- Your assignment -
Look below for the line with "FISHERIES INTL SARL" and the line with "Житель ЕАО голыми". Copy exactly those two lines and every line between, but not the pictures.

- Data -
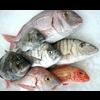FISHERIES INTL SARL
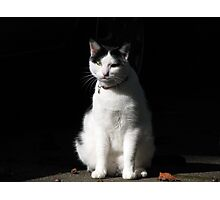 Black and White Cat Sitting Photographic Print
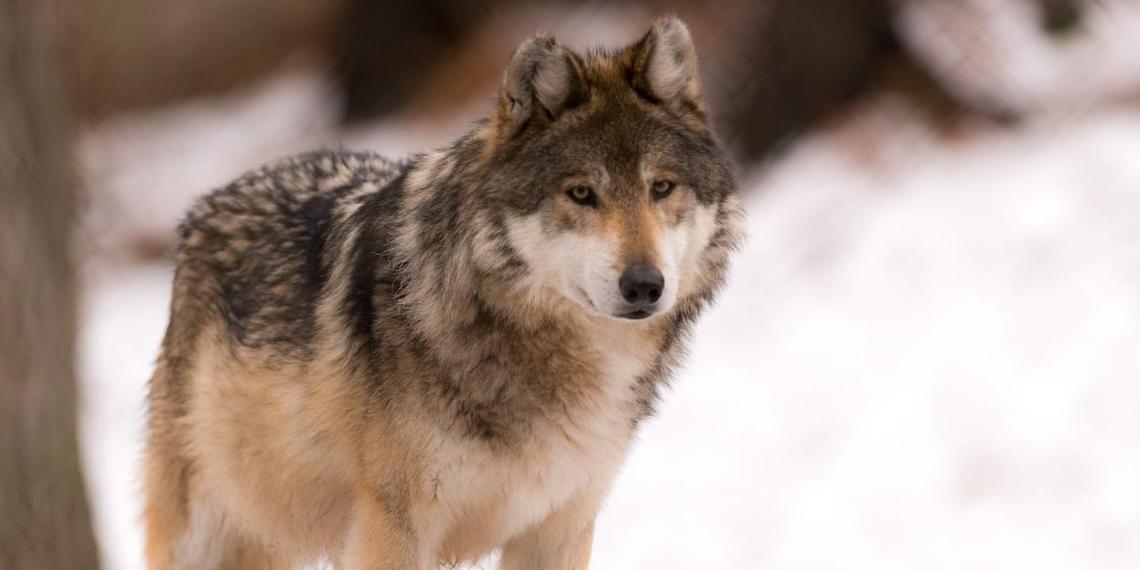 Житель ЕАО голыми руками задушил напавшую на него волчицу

* * *

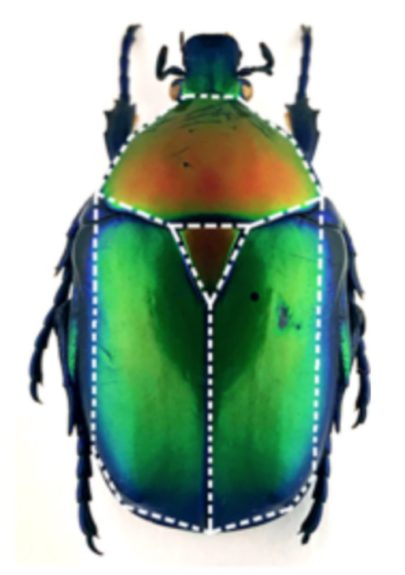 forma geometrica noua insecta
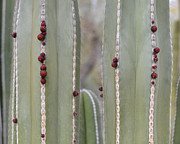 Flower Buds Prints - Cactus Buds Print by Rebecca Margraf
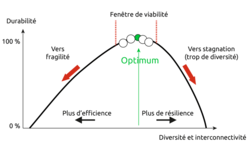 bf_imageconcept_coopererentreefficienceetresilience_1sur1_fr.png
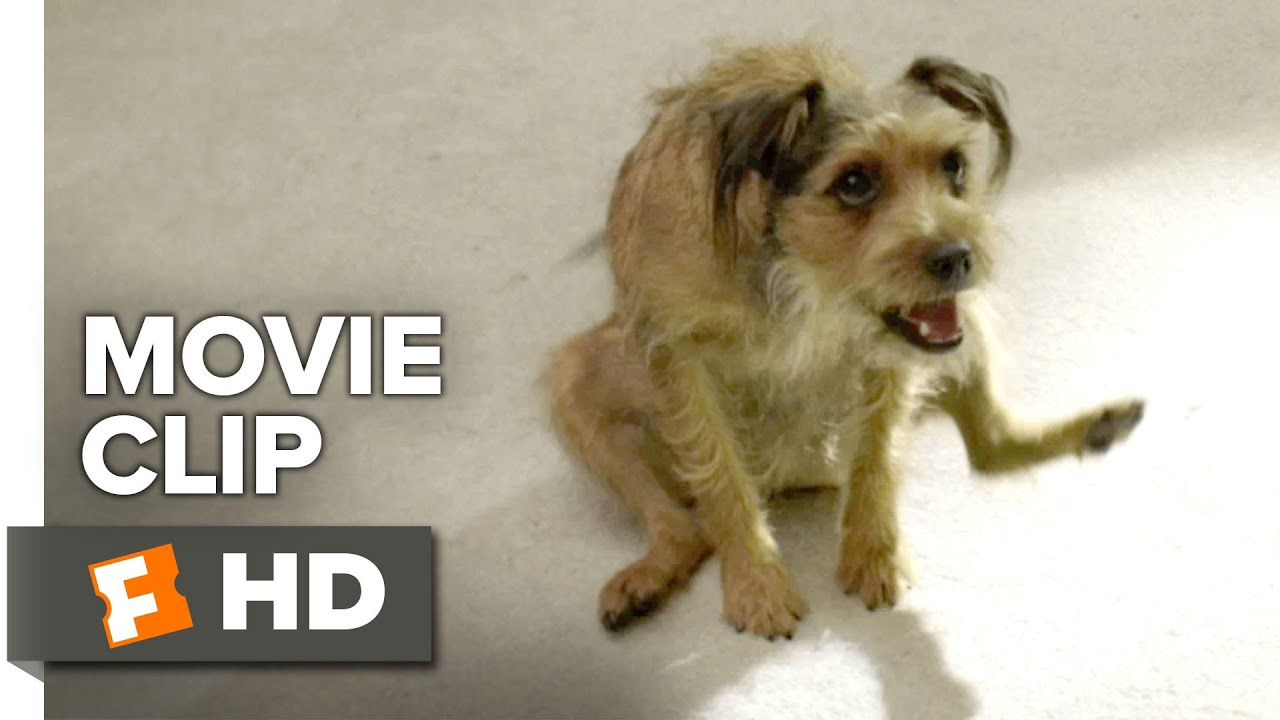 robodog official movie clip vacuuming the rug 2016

- Written solution -
FISHERIES INTL SARL
 Black and White Cat Sitting Photographic Print
 Житель ЕАО голыми руками задушил напавшую на него волчицу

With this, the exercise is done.